Ein zunächst erfolgreicher Finanzberater aus Dessau wird ab dem Jahr 2008 Opfer mehrerer Schicksalsschläge. Er wird schwer krank, hat Probleme mit der Familie. Die Folge: Sein Einkommen schwankt stark. Die erhoffte Besserung tritt nicht ein.

Ab 2009 überbückt er laut einem Bericht der Mitteldeutschen Zeitung seine Einkommenslücken daher mit dem Geld seiner Kunden. Zwischen 3.600 und 23.600 Euro geben ihm seine Kunden nach seinem Versprechen, es gewinnbringend für sie anzulegen. Tatsächlich landet das Geld aber auf seinem privaten Konto.
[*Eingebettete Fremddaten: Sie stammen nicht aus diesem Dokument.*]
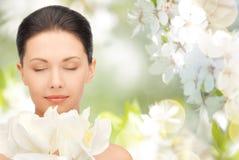 Härlig kvinna som luktar blommor med stängda ögon Fotografering för Bildbyråer
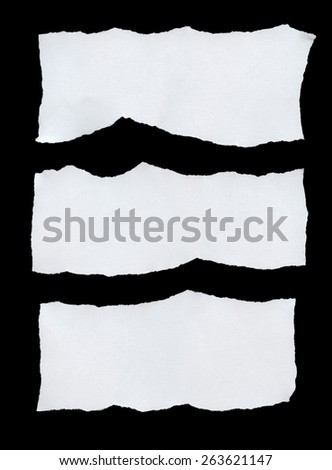 Torn Piece of White Paper, isolated on black background. - stock photo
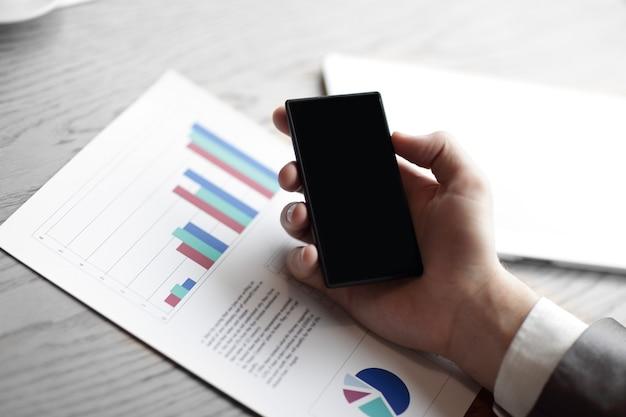 닫기 Up.the 사업가 자신의 스마트 폰을 사용하여 재무 Data.business 개념을 확인 프리미엄 사진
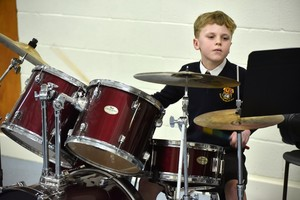 Boy drumming in Form 1 Concert Feb 19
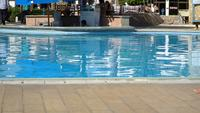 Blue hotel swimming pool. Summer tourism rest. Lounger sunny weather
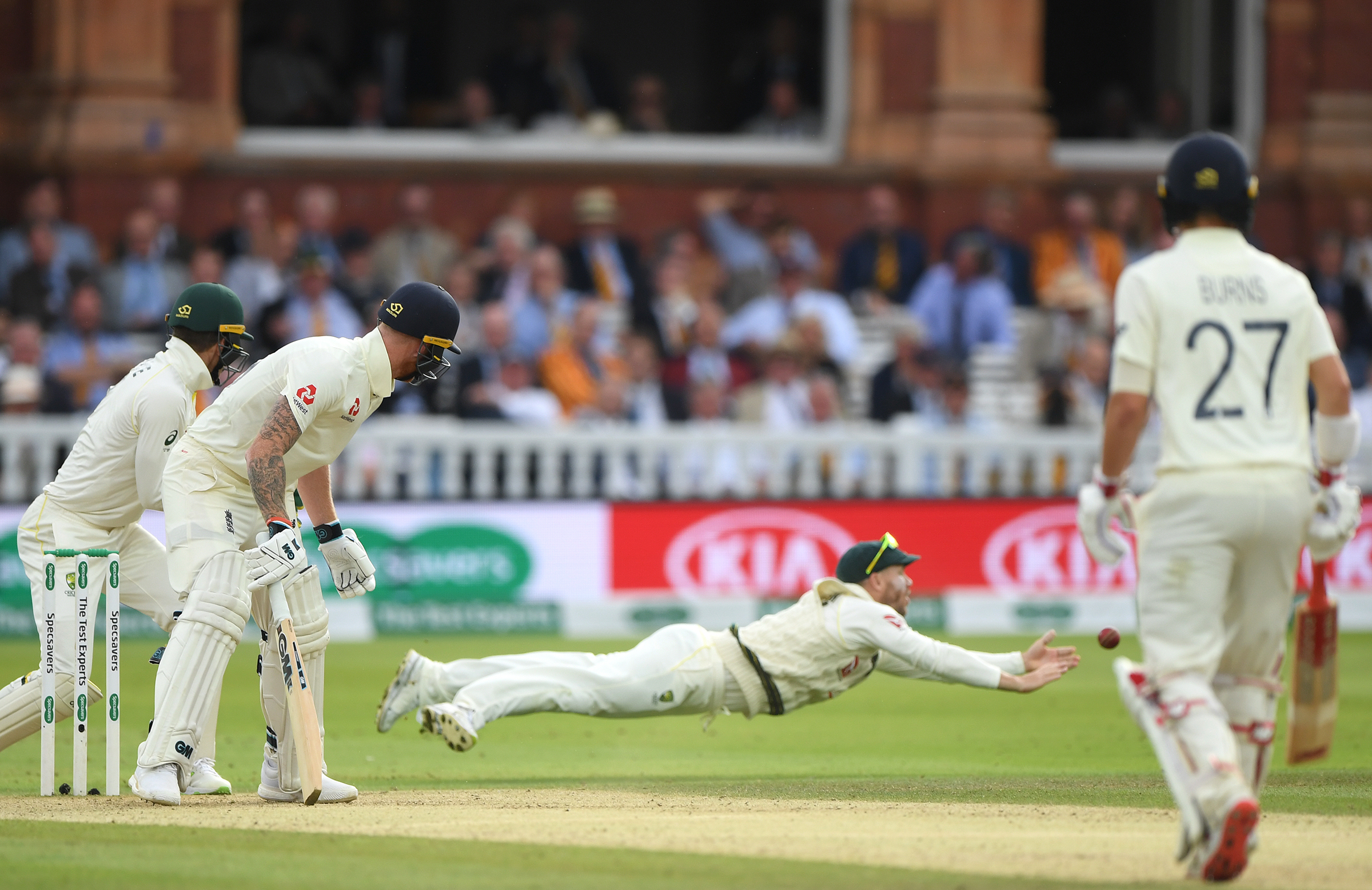 Warner fails to grasp a diving chance off Stokes // Getty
Um 160.000 Euro betrügt der Finanzberater seine Kunden insgesamt. Manche Kunden hat das Teile ihrer Altersvorsorge gekostet, einem sollte das Haus gepfändet werden.

Das Urteil

Das Landgericht Dessau verknackt den Mann zu einer Haftstrafe von zwei Jahren und sieben Monaten.

Die Forderungen seiner ehemaligen Kunden hat er alle akzeptiert und bereits damit begonnen, einen Teil zurückzuzahlen. Allerdings ist der Mann laut Bericht 51 Jahre alt und lebt von Hartz IV. Viele Kunden werden daher wohl leer ausgehen.